INSTRUCTIONS =
A. Answer these questions about the forum thread on integral identities:
(i) For which values of n does the identity called J_n* hold?
(ii) What software produced the results?
(iii) What substitution does Answer 2 make?
B. From the forum thread on integral identities, set down word for word the part starting with "I attempted to" and going on through "sign might work.".

══ PASSAGE PROVIDED ══

Question

Some interesting integral identities.
\[I_n=\int_0^\infty \exp\left(-x^n\right)\,dx=\Gamma\left(\frac{n+1}{n}\right)\\
J_n=\int_{-\infty}^\infty x^{-2n}\exp\left(-x^{-2n}\right)\,dx=\frac{1}{n}\Gamma\left(\frac{2n-1}{2n}\right)\]
and one that seems related to \(J_n\), call it \({J_n}^*\),
\[{J_n}^*=\int_0^\infty x^{-n}\exp\left(-x^{-n}\right)\,dx=\frac{1}{n}\Gamma\left(\frac{n-1}{n}\right)\]
where \(I_n\) and \(J_n\) holds for natural \(n\ge1\), and \({J_n}^*\) for natural \(n\ge2\).

To be clear, \(\large\exp(f(x))=e^{f(x)}\) and \(\Gamma\) denotes the gamma function defined by
\[\Gamma(t)=\int_0^\infty x^{t-1}e^{-x}\,dx\]

Answer 1

These results were obtained using Mathematica, but I'm interested in seeing an analytical approach.

I attempted to verify \(I_n\) using the usual polar conversion argument for \(I_2\), which doesn't seem to work out nicely. I've also tried using the power series for \(e^t\) and integrating term by term, but I'm running into a brick wall :/

I'm currently trying out some parameterizations to see if differentiating under the integral sign might work.

Answer 2

\[\Gamma\left(\frac{n+1}{n}\right)=\left(\frac{n+1}{n}-1\right)\Gamma\left(\frac{n+1}{n}-1\right)\]

\[=\frac{1}{n}\Gamma\left(\frac{1}{n}\right)=\frac{1}{n}\int\limits_{0}^{\infty}u^{1/n-1}e^{-u}du\]

let \(u=x^n\)

\[du=nx^{n-1}dx\]



\[=\frac{1}{n}\int\limits_{0}^{\infty}x^{1-n}e^{-x^n}nx^{n-1}dx\]
\[=\int\limits_{0}^{\infty}e^{-x^n}dx\]

Answer 3

\(J_n\) follows from starting with \(\frac{1}{n}\Gamma\left(\frac{2n-1}{2n}\right)\)

use the definition of the gamma function and then do a simple substitution

finally use the fact that the integrand is an even function to get the final result.

Answer 4

That's quite a neat approach!

Answer 5

.

Answer 6

Aside from working backwards from Zarkon's method, I'm hoping to come up with a forward (left-to-right) proof of the equality. Potentially with some clever DUIS setup.

Answer 7

This is interesting I'll be thinking about this for a while I think to see what I can come up with.

Answer 8

I guess I'll just write the relationship between J and J star.
\[\Large 2J_{2n}^* = J_n\]
The 2n part in the subscript is a direct substitution, and the 2 multiplying the outside just comes from the fact that 2n we just plugged in makes it an even function so it's symmetrical, and half of the original J_n.

═══
══ RAW DATA ══

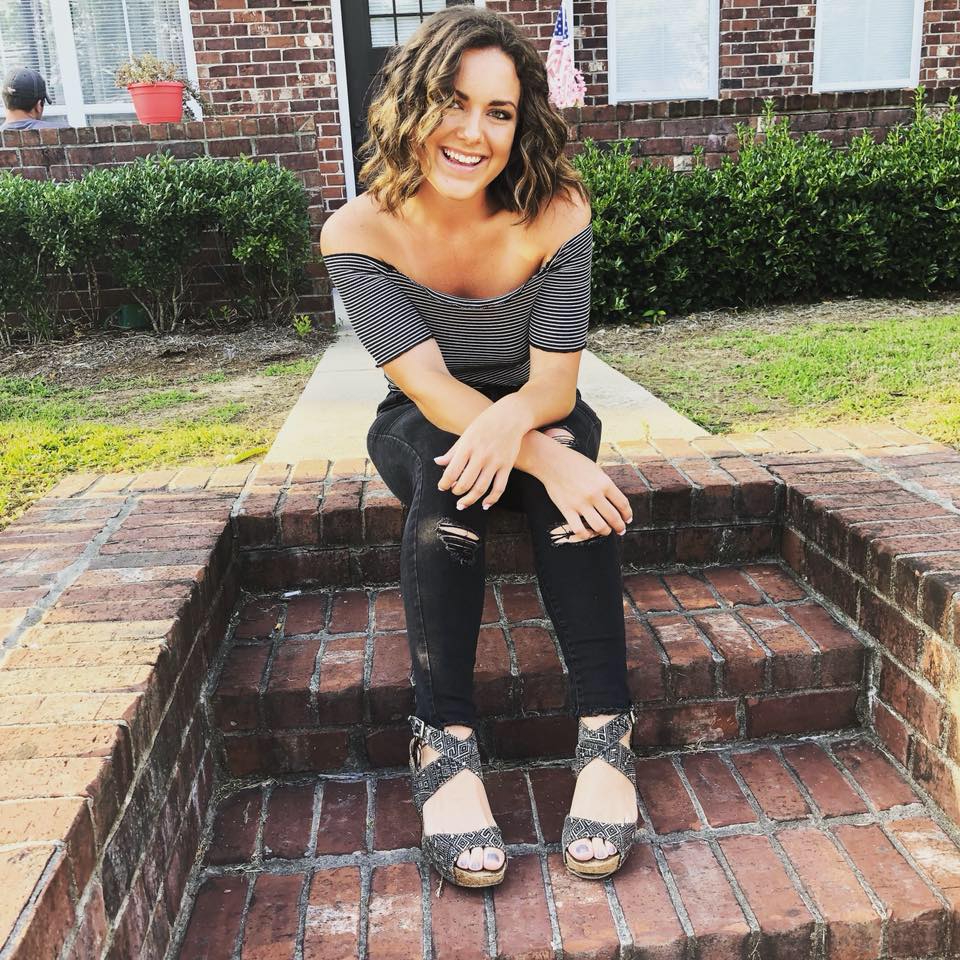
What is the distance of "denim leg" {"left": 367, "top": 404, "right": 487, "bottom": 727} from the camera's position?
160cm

═══
══ RAW DATA ══

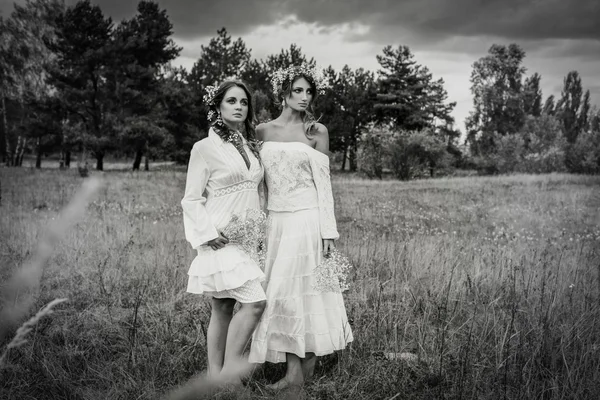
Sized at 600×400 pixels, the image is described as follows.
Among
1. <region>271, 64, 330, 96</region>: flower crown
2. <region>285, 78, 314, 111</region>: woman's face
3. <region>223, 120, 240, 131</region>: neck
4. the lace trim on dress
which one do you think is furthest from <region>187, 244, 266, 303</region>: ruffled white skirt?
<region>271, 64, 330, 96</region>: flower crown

═══
══ RAW DATA ══

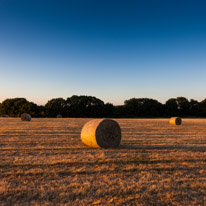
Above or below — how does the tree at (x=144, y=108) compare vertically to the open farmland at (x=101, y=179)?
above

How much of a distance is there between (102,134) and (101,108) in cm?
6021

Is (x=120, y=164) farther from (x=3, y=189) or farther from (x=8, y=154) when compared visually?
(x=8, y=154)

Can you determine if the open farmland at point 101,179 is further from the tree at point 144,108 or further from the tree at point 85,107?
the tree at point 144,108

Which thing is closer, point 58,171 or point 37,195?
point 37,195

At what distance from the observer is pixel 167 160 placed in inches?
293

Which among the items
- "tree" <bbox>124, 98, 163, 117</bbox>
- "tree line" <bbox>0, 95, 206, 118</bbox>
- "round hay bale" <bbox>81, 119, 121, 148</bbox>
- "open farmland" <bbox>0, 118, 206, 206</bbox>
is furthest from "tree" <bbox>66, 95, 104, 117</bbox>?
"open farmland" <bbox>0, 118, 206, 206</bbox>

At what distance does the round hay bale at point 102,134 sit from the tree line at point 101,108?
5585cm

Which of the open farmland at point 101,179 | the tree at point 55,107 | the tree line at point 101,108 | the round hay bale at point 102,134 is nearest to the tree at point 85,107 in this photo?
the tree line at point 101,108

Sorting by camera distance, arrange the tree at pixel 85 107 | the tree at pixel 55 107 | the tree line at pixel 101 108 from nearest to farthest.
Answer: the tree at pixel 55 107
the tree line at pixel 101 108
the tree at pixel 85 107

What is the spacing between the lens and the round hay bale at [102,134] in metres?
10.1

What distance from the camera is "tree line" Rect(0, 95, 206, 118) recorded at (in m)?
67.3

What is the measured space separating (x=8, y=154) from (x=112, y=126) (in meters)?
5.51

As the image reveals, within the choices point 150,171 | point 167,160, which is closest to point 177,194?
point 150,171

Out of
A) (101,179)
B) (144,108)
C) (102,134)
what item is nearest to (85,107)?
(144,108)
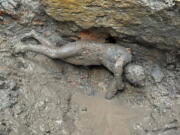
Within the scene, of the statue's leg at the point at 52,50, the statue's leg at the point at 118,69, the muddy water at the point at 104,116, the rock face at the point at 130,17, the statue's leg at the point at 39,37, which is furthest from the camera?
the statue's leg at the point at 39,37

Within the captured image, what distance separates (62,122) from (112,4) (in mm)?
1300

═══

RESPONSE LIST =
A.
(i) Natural n ≥ 2.
(ii) Mathematica.
(iii) u = x^n.

B.
I attempted to verify \(I_n\) using the usual polar conversion argument for \(I_2\), which doesn't seem to work out nicely. I've also tried using the power series for \(e^t\) and integrating term by term, but I'm running into a brick wall :/

I'm currently trying out some parameterizations to see if differentiating under the integral sign might work.